Everyone is tired and hot as we head to the house to finally grab some kind of dinner. I pull out leftovers and make everyone a plate, thinking how grateful that I had enough to make a meal for them quickly. Thinking too, that the ol farmer would feel better now with a good meal in his belly and the cool air on his face. No...I was wrong. He must not feel too much better as he says he will have to feed the sweet corn to the cows that we had planned to have on this holiday since I didn't get it fixed for dinner. Of course his meaning was, that he had counted on that corn for dinner and he was disappointed, so his smarmy remark at 10 o'clock at night didn't quite sit with me, not quite at all.

Of course, he has no memory at all that I have the flu, actually, the day has gotten so completely out of whack, I really don't know if I still have a head. The remark about the corn however has struck a chord. Fine, you want corn so bad, you sir, will get corn. I pull out the bag of corn and start to shuck it. In the middle of the kitchen floor. I place each fine kerneled piece into a pan on the stove, the water is starting to boil now, much like my blood. He is trying to apologize with all his might at this point, telling me he didn't mean it, he is so sorry. I continue to shuck corn, not saying a word. He hangs his head and proceeds to pick up the shucks I have carelessly (purposly) let fly on the floor. My son doesn't know if it's appropriate to laugh or not, after all, this ol farmer is his stepfather.

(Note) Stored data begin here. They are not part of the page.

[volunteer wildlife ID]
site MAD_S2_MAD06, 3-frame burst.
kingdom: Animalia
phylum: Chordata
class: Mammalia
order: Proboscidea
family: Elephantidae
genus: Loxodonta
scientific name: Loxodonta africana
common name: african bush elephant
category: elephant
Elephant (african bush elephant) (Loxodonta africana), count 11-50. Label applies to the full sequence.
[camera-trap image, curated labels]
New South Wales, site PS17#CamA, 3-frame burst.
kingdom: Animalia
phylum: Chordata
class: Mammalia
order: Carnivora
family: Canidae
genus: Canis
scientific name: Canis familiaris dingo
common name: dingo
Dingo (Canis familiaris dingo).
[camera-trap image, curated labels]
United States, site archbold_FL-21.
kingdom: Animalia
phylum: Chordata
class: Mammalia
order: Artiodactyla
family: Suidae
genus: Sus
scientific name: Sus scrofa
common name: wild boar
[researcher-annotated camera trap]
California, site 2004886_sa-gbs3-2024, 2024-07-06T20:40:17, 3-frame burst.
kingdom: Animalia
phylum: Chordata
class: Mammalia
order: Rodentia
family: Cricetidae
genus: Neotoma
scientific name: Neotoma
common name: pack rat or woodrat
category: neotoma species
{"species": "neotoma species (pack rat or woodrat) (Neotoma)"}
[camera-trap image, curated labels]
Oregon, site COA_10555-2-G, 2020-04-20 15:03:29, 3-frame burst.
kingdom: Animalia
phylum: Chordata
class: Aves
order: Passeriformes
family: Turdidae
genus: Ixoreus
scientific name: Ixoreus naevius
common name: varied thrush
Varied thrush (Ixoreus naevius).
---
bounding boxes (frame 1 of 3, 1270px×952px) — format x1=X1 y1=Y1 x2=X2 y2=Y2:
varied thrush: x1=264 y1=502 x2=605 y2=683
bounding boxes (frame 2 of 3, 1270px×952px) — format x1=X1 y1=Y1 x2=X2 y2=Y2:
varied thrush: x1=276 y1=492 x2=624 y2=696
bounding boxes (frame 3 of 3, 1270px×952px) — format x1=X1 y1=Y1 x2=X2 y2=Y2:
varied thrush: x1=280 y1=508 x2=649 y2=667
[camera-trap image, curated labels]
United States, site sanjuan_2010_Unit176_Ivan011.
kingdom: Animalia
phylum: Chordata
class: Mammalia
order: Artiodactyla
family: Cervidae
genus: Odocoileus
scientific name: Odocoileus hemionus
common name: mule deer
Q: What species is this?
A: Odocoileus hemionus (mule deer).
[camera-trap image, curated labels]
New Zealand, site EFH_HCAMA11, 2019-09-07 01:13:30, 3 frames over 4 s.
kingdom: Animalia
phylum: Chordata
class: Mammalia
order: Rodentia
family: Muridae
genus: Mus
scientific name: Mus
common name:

He can stand it no more and rolls into uncontrollable laughter. It's catching and we are all finally standing in the middle of corn shucks laughing our heads off.

We did finally enjoy that corn on the cob that night, dripping in butter and laughter, after much ado about it on my part of course, you know, being a woman. Now that we were all fed and full, everyone was in a better mood, even me. My flu seemed to have...boiled away.